Dataset content:
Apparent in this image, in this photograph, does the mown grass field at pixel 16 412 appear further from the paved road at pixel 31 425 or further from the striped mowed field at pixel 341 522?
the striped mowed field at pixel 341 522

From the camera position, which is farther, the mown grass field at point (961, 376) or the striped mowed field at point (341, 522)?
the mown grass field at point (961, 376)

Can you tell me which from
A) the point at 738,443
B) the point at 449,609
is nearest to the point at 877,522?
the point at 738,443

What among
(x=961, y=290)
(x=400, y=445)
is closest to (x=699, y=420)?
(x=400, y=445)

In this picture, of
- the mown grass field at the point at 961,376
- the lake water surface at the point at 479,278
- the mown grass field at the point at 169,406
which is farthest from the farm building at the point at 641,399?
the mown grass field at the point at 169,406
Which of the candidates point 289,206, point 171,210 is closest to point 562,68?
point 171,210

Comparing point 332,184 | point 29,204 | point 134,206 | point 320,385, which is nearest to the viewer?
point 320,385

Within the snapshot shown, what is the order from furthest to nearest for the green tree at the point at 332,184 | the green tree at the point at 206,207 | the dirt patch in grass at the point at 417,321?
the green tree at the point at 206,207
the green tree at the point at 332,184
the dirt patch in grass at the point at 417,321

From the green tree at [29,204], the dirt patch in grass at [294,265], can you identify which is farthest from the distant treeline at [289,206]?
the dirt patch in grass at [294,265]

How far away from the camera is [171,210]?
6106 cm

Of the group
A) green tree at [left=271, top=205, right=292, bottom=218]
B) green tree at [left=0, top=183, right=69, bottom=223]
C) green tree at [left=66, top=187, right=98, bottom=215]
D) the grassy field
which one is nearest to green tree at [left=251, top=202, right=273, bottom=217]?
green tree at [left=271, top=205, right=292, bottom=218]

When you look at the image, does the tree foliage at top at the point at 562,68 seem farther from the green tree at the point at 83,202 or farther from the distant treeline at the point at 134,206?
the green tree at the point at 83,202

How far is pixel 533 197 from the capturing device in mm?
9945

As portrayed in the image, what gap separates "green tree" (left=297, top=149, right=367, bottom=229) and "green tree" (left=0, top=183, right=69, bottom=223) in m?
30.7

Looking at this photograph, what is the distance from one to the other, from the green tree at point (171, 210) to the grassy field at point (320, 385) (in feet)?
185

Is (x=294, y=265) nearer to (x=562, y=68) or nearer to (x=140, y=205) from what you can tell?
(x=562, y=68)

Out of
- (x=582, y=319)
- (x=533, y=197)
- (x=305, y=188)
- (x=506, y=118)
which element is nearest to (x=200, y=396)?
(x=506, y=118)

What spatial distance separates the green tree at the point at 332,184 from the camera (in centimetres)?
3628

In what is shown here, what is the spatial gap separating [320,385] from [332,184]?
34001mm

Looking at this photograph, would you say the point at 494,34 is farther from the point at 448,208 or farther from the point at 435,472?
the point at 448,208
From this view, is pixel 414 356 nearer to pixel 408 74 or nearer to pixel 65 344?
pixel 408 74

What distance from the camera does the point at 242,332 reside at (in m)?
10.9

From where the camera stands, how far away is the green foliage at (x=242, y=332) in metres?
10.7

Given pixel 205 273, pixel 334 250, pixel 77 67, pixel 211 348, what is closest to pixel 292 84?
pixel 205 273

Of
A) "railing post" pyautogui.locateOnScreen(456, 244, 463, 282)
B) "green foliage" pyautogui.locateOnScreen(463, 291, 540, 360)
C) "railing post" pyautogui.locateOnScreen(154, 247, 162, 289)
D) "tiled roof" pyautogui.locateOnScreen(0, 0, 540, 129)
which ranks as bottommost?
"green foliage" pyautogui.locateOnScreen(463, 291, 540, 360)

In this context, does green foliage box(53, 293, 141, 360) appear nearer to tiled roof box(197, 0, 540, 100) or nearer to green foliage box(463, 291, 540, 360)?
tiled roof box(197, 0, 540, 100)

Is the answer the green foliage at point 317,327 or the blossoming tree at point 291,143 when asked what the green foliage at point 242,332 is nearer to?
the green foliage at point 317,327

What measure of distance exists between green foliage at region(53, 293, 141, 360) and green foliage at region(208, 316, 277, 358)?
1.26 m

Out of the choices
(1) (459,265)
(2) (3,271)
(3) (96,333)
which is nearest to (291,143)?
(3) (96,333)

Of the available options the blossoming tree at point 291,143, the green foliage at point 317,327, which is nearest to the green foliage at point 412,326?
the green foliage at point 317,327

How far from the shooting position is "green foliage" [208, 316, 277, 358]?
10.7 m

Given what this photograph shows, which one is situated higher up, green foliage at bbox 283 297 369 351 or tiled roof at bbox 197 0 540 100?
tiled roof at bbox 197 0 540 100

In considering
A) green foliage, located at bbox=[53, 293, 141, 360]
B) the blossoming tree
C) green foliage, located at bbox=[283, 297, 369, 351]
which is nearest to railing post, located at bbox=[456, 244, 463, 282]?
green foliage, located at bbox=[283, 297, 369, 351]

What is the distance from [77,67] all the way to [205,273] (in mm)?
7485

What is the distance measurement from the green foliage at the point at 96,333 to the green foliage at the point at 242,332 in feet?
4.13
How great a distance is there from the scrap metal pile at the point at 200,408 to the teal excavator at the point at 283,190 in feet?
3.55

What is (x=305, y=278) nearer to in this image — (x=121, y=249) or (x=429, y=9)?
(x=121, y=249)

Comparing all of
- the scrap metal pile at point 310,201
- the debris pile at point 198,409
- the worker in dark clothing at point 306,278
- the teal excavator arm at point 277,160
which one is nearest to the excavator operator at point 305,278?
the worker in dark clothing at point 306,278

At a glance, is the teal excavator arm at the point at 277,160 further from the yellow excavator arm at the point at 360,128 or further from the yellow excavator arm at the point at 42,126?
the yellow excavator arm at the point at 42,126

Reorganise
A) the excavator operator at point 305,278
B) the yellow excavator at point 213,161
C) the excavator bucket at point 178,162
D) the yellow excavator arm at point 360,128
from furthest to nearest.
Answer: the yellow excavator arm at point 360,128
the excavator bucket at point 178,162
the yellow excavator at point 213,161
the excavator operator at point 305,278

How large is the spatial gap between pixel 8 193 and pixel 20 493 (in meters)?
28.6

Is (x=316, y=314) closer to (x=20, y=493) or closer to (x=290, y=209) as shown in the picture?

What to do: Locate the line with "Given what this" in the entries above; extract it and every line after it, verbatim.

Written response:
Given what this photograph shows, which one is situated higher up, green foliage at bbox 283 297 369 351 or tiled roof at bbox 197 0 540 100?
tiled roof at bbox 197 0 540 100

In considering
A) green foliage, located at bbox=[53, 293, 141, 360]
B) the blossoming tree
C) green foliage, located at bbox=[283, 297, 369, 351]
which is nearest to railing post, located at bbox=[456, 244, 463, 282]?
green foliage, located at bbox=[283, 297, 369, 351]

What is the distance from [77,67] all the way to [205,273] (in mm)?
7485

What is the distance measurement from the green foliage at the point at 96,333 to the green foliage at the point at 242,332 in feet?
4.13
How great a distance is there from the scrap metal pile at the point at 200,408 to the teal excavator at the point at 283,190 in feet?
3.55

What is (x=305, y=278) nearer to in this image — (x=121, y=249) or (x=429, y=9)?
(x=121, y=249)

Comparing all of
- the scrap metal pile at point 310,201
- the debris pile at point 198,409
- the worker in dark clothing at point 306,278
- the teal excavator arm at point 277,160
which one is nearest to the excavator operator at point 305,278?
the worker in dark clothing at point 306,278

At a glance, is the teal excavator arm at the point at 277,160 further from the yellow excavator arm at the point at 360,128 or further from the yellow excavator arm at the point at 42,126?
the yellow excavator arm at the point at 42,126

Reorganise
A) the excavator operator at point 305,278
B) the yellow excavator at point 213,161
C) the excavator bucket at point 178,162
D) the yellow excavator arm at point 360,128
from furthest to nearest.
Answer: the yellow excavator arm at point 360,128
the excavator bucket at point 178,162
the yellow excavator at point 213,161
the excavator operator at point 305,278

How large is the spatial gap between pixel 8 193 and pixel 20 493 (in meters)?
28.6

Is (x=316, y=314) closer to (x=20, y=493) or closer to (x=290, y=209) as shown in the picture?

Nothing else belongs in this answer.